**Excerpt from a dataset**
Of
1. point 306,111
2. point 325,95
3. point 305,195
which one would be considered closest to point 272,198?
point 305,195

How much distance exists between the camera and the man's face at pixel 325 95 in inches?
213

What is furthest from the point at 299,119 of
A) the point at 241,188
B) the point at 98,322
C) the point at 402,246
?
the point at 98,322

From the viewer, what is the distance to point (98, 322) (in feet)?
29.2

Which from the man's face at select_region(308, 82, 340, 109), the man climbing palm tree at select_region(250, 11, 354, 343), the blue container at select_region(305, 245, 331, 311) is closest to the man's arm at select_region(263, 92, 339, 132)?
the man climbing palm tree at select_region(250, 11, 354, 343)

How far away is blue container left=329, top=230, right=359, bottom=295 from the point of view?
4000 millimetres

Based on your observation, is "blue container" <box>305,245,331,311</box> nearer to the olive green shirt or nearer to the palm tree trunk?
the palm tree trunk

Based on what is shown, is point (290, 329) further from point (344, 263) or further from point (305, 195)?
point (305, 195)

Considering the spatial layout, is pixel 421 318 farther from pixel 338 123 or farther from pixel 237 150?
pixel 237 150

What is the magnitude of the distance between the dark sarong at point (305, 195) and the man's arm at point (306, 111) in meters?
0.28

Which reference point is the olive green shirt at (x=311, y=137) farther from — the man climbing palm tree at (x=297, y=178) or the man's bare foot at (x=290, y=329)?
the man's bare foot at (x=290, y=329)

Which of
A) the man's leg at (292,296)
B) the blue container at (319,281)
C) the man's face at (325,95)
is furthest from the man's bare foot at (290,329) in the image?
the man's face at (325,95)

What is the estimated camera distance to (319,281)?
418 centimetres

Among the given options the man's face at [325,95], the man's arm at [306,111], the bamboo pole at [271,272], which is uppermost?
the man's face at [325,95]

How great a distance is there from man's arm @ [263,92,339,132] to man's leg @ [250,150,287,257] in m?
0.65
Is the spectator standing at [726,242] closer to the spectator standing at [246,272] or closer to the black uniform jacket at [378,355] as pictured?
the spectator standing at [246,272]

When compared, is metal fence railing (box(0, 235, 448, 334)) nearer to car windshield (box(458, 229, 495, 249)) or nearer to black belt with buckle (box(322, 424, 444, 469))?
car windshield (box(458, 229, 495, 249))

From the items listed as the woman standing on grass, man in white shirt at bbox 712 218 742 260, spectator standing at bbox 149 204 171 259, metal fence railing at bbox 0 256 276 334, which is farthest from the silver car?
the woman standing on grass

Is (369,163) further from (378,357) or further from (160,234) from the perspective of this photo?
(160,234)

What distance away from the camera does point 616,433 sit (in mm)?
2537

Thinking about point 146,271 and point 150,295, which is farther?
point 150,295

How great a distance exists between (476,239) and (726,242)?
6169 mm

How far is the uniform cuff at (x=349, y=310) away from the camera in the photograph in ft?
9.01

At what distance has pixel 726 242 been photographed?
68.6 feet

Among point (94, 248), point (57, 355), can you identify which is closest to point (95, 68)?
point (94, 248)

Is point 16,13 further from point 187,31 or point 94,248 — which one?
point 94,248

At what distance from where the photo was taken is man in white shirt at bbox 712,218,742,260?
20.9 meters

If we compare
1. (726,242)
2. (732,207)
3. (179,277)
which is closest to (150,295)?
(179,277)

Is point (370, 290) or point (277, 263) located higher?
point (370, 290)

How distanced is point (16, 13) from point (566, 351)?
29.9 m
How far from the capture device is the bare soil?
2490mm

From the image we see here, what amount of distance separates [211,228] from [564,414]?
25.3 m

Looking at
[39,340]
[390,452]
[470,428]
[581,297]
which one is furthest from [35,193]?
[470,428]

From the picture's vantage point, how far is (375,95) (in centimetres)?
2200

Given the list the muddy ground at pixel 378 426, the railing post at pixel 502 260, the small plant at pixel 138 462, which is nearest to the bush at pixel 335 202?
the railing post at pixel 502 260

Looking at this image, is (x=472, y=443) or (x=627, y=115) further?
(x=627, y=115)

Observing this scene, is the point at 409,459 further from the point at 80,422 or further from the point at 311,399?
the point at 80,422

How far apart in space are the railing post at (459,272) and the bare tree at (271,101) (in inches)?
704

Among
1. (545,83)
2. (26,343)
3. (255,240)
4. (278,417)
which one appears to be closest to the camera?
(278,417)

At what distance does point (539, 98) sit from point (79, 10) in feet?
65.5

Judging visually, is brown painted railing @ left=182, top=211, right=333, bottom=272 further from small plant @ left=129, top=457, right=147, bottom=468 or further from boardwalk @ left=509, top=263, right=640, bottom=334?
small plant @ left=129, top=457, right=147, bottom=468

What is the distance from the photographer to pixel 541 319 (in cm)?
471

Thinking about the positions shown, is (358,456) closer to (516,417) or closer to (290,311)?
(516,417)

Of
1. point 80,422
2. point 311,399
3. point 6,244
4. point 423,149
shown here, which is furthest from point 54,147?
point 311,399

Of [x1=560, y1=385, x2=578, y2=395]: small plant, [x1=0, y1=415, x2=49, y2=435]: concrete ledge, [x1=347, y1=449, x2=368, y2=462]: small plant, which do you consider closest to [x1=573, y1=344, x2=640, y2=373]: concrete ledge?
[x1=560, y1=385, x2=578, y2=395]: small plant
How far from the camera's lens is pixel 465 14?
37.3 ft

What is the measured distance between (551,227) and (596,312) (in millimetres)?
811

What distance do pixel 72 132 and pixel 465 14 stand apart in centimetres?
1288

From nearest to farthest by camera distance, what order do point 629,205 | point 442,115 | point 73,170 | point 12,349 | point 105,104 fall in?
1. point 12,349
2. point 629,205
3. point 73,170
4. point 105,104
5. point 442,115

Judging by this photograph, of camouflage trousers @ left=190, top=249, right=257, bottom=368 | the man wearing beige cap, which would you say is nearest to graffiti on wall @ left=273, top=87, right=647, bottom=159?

**Goal of the exercise**
Give back exactly the lines running from the line containing "Of [x1=560, y1=385, x2=578, y2=395]: small" through the end of the material above, both included, and nothing beyond them.

**Full answer**
Of [x1=560, y1=385, x2=578, y2=395]: small plant, [x1=0, y1=415, x2=49, y2=435]: concrete ledge, [x1=347, y1=449, x2=368, y2=462]: small plant, which do you consider closest to [x1=573, y1=344, x2=640, y2=373]: concrete ledge?
[x1=560, y1=385, x2=578, y2=395]: small plant
How far from the camera's lens is pixel 465 14?
37.3 ft

What is the measured distance between (551,227) and (596,312) (in millimetres)?
811

What distance do pixel 72 132 and pixel 465 14 stand apart in centimetres?
1288

From nearest to farthest by camera distance, what order do point 629,205 | point 442,115 | point 73,170 | point 12,349 | point 105,104 fall in?
1. point 12,349
2. point 629,205
3. point 73,170
4. point 105,104
5. point 442,115

Judging by this photograph, of camouflage trousers @ left=190, top=249, right=257, bottom=368 | the man wearing beige cap, which would you say is nearest to graffiti on wall @ left=273, top=87, right=647, bottom=159?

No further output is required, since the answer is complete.